(Stored records)
——
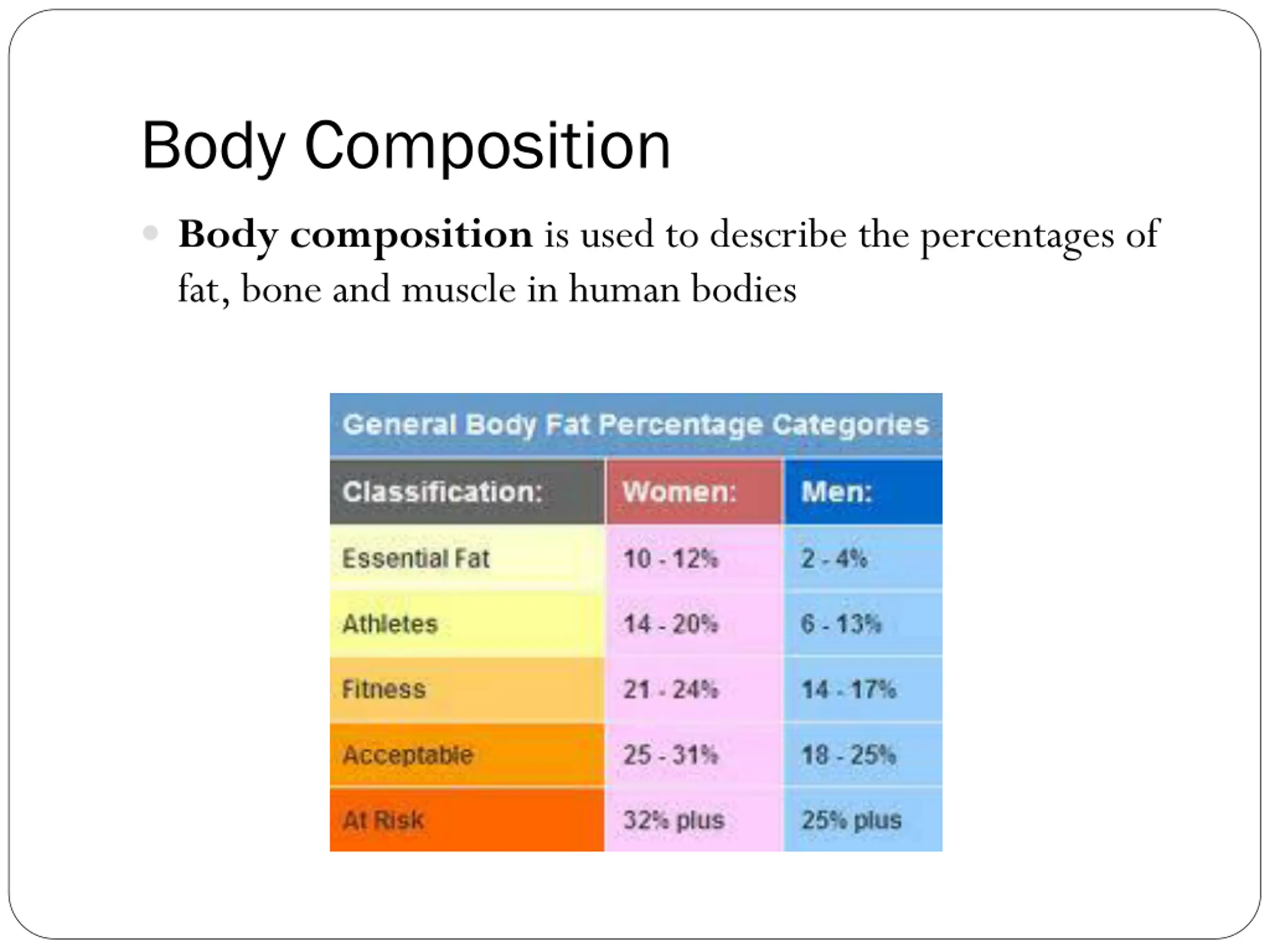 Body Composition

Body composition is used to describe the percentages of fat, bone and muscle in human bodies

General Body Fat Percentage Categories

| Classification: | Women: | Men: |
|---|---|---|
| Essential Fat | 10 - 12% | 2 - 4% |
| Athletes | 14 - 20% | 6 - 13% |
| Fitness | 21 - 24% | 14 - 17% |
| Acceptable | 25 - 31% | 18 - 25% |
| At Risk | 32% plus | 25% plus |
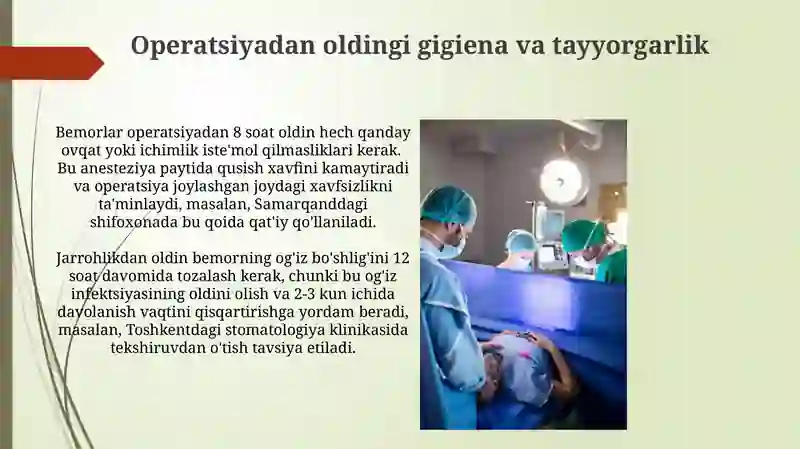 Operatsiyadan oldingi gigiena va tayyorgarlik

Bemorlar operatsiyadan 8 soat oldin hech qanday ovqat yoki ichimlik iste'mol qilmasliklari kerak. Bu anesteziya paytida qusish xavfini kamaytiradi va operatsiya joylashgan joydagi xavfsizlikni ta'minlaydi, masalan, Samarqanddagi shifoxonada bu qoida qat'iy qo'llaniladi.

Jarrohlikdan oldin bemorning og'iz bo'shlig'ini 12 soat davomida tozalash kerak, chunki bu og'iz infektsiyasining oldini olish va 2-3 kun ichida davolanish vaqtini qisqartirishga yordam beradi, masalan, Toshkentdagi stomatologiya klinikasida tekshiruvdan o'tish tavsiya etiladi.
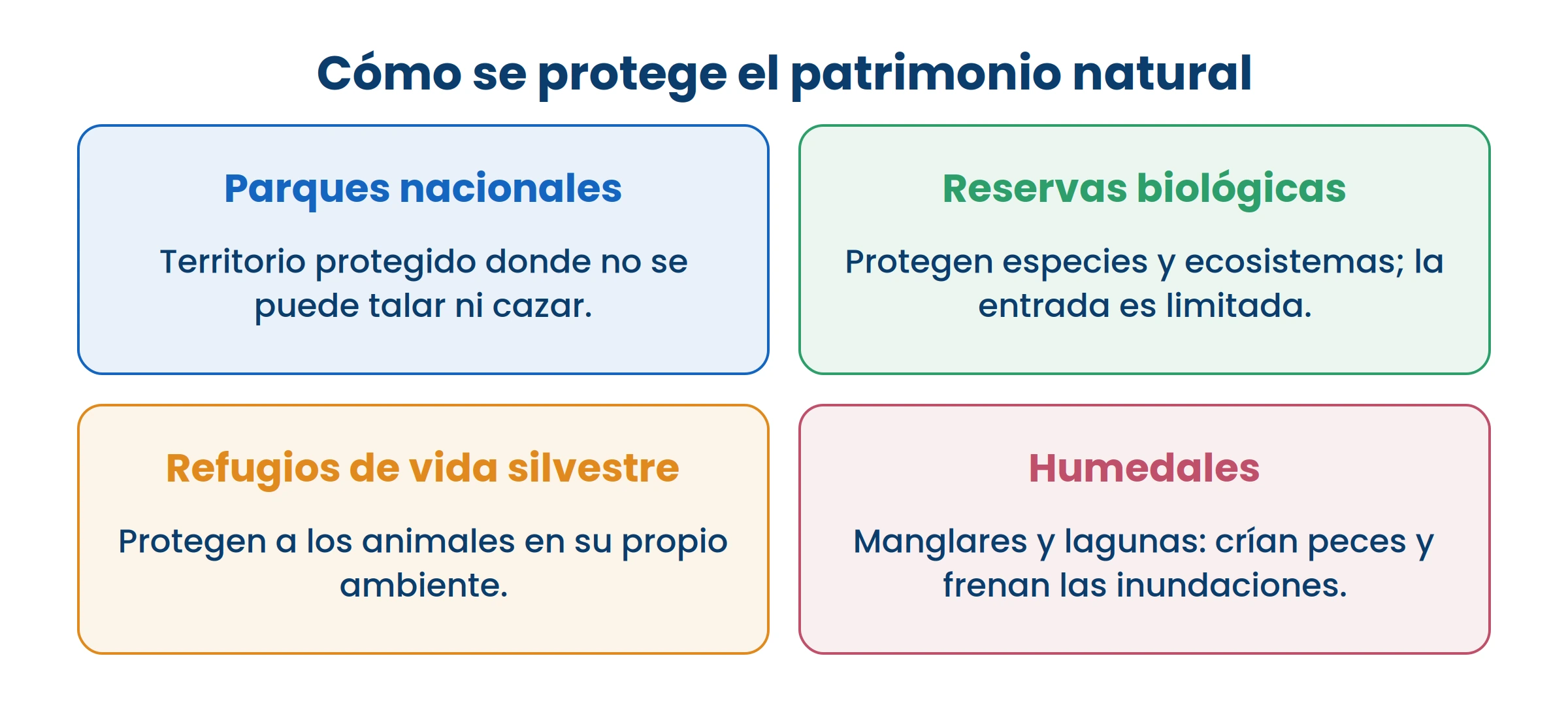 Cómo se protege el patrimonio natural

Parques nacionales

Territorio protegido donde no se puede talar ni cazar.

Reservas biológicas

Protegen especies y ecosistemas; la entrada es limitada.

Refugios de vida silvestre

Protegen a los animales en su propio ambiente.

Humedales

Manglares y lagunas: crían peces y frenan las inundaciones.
——
Instructions to follow:
Write out every line above again exactly, with the pictures left out.

Output:
 Body Composition

Body composition is used to describe the percentages of fat, bone and muscle in human bodies

General Body Fat Percentage Categories

| Classification: | Women: | Men: |
|---|---|---|
| Essential Fat | 10 - 12% | 2 - 4% |
| Athletes | 14 - 20% | 6 - 13% |
| Fitness | 21 - 24% | 14 - 17% |
| Acceptable | 25 - 31% | 18 - 25% |
| At Risk | 32% plus | 25% plus |
 Operatsiyadan oldingi gigiena va tayyorgarlik

Bemorlar operatsiyadan 8 soat oldin hech qanday ovqat yoki ichimlik iste'mol qilmasliklari kerak. Bu anesteziya paytida qusish xavfini kamaytiradi va operatsiya joylashgan joydagi xavfsizlikni ta'minlaydi, masalan, Samarqanddagi shifoxonada bu qoida qat'iy qo'llaniladi.

Jarrohlikdan oldin bemorning og'iz bo'shlig'ini 12 soat davomida tozalash kerak, chunki bu og'iz infektsiyasining oldini olish va 2-3 kun ichida davolanish vaqtini qisqartirishga yordam beradi, masalan, Toshkentdagi stomatologiya klinikasida tekshiruvdan o'tish tavsiya etiladi.
 Cómo se protege el patrimonio natural

Parques nacionales

Territorio protegido donde no se puede talar ni cazar.

Reservas biológicas

Protegen especies y ecosistemas; la entrada es limitada.

Refugios de vida silvestre

Protegen a los animales en su propio ambiente.

Humedales

Manglares y lagunas: crían peces y frenan las inundaciones.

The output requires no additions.